- **EJERCICIOS**
(1) En el texto sobre la imagen de Jesús resucitado, enumera todas las parejas de opuestos que aparecen en las frases que empiezan con "No todo es".
(2) Vuelve a escribir el texto sobre la imagen de Jesús resucitado entre "Por José Leonardo" y "de nuestro Señor.", ambos incluidos, y sustituye "cruz" por "madero".
(3) Sigue escribiendo el texto sobre la imagen de Jesús resucitado a partir de donde termina.

- **FRAGMENTO DEL TEXTO**
* * * * * * * * *

Por José Leonardo Rincón, S. J.
Cuando terminé mi
servicio como rector del colegio Javeriano en Pasto, el entonces obispo y
siempre amigo, Monseñor Enrique Prado, me hizo un regalo que anhelaba yo tener:
una imagen de Jesucristo en la cruz, pero resucitado, es decir, no un crucifijo
tradicional que exhibe a Jesús clavado en cruz, sino un Jesús que, sobre la
cruz, con los brazos abiertos, se eleva al cielo en actitud alegre y
triunfante. En otras palabras, una preciosa síntesis teológica del misterio
pascual, esto es, de la pasión, muerte y resurrección de nuestro Señor.
Es una bella obra que
no solo conservo cuidadosamente presidiendo la cabecera de mi cama, sino que,
además, todos los días me recuerda ese misterio central de nuestra fe, esa
realidad histórica y también teológica, ese devenir existencial e ineludible
que nos toca a todos, no sólo como memoria de los días santos, sino como
actualización cotidiana de una vida plena que pasa por el calvario. Porque, ¿qué
simboliza esa imagen sino exactamente eso?
Nuestra vida está llena
de agridulces. No todo es dulce, no todo es agrio. No todo es blanco, no todo
es negro. No todo es triunfo, no todo es derrota. No todo es alegría, no todo
es tristeza. No todo es vida, no todo es muerte. Nuestra existencia en una
amalgama de todas esas realidades, por eso la vida toda hay que mirarla desde
una perspectiva más amplia, más comprehensiva, para ser más realistas, más
objetivos.

* * * * * * * * *

- **EXTRACTO DE LA FUENTE**

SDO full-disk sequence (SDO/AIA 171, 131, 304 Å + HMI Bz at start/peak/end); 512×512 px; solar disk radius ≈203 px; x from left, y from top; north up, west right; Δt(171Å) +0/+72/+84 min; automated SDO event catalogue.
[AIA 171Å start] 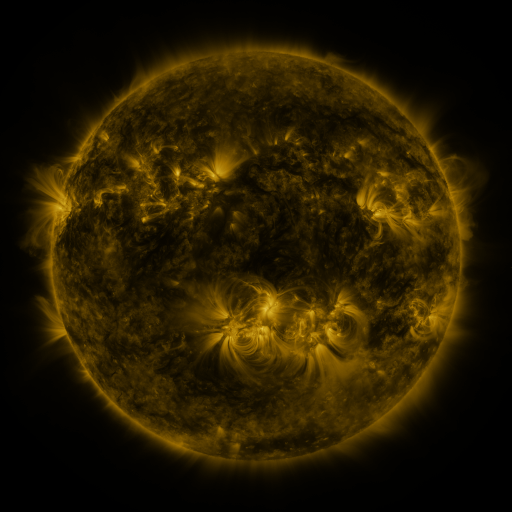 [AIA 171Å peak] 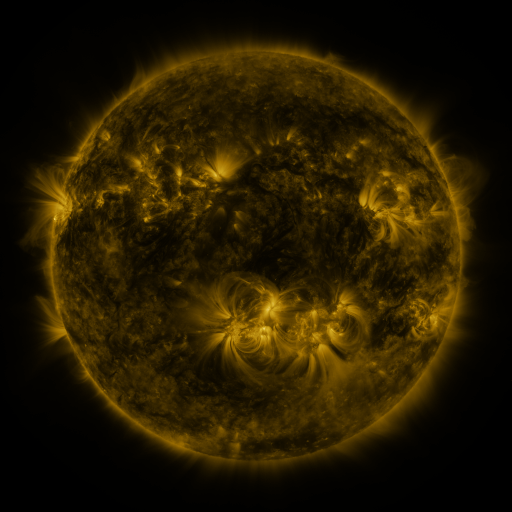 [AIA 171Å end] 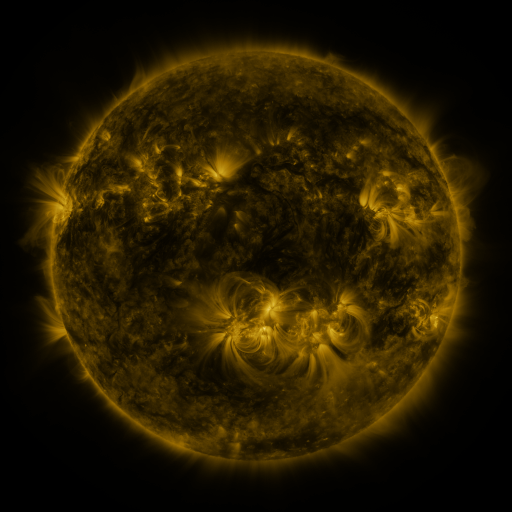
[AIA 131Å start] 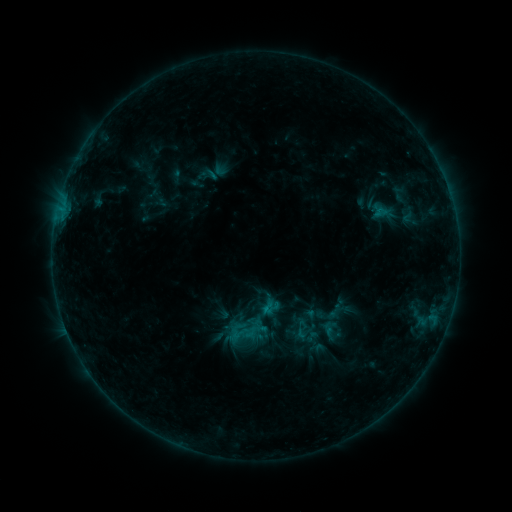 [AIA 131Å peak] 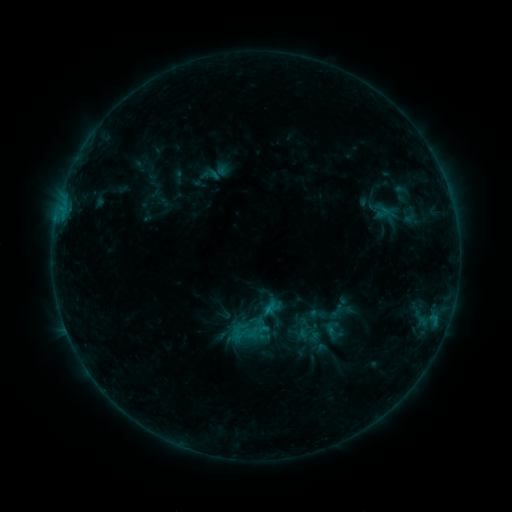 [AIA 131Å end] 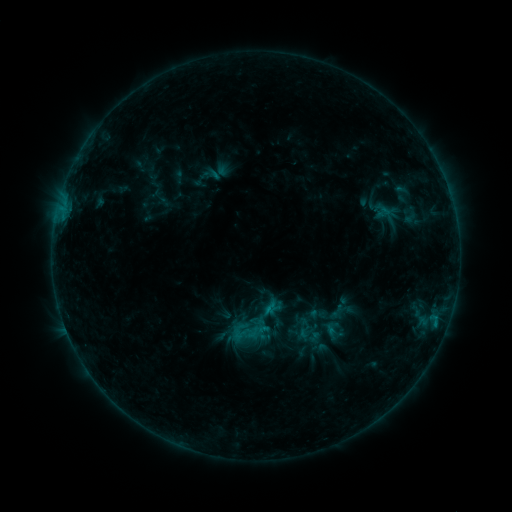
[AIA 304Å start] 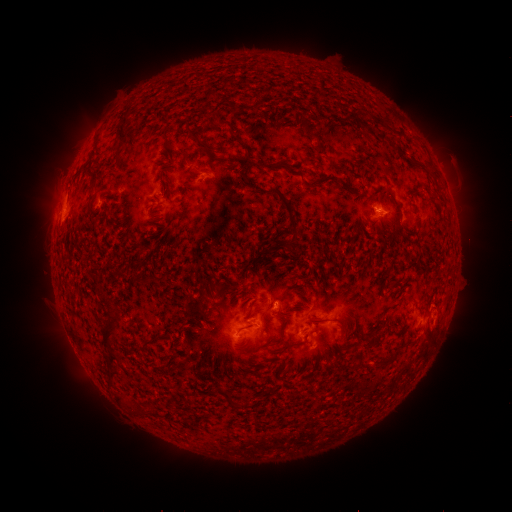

* * * * * * * * *

- **RESPUESTAS**
(1) dulce y agrio; blanco y negro; triunfo y derrota; alegría y tristeza; vida y muerte

(2)
Por José Leonardo Rincón, S. J.
Cuando terminé mi
servicio como rector del colegio Javeriano en Pasto, el entonces obispo y
siempre amigo, Monseñor Enrique Prado, me hizo un regalo que anhelaba yo tener:
una imagen de Jesucristo en la madero, pero resucitado, es decir, no un crucifijo
tradicional que exhibe a Jesús clavado en madero, sino un Jesús que, sobre la
madero, con los brazos abiertos, se eleva al cielo en actitud alegre y
triunfante. En otras palabras, una preciosa síntesis teológica del misterio
pascual, esto es, de la pasión, muerte y resurrección de nuestro Señor.

(3)
Jesús de Nazaret tuvo
momentos exitosos como ese domingo de ramos en el que quisieron hacerlo rey. Su
rating de popularidad estaba a tope, había sanado enfermos, había alimentado
hambrientos, había resucitado muertos, había hablado y conmovido a muchos… pero
ese mismo pueblo exaltado de alegría y emoción, a los pocos días, decepcionado
porque Jesús no era el líder político que querían y cuando las cosas ya no
salieron como antes, se transformó en un populacho enardecido que no tuvo
reparo en gritar: ¡crucifícalo, crucifícalo! Y logró su cometido de llevarlo al
cadalso de la cruz, un asesinato infame, después de un juicio ridículamente
inicuo.
Es una lección de vida
que debe ayudarnos a poner los pies sobre la tierra. Cuando estemos en los
gloriosos, recordemos que hay dolorosos. Y viceversa. Al final, las cosas
saldrán bien. No hay mal que por bien no venga. Es verdad que después del Domingo
de Ramos viene el Viernes Santo, pero después de este, finalmente, llega el Domingo
de Resurrección; esa es la alegría de la pascua.
El crucificado-resucitado
que celebramos en estos días, es una actualización de ese misterio central de
nuestra fe. No es una memoria nostálgica sino un constante llamado a darle
sentido pleno a nuestra existencia. De este modo una vida plena es posible. ¡Felices
Pascuas de resurrección!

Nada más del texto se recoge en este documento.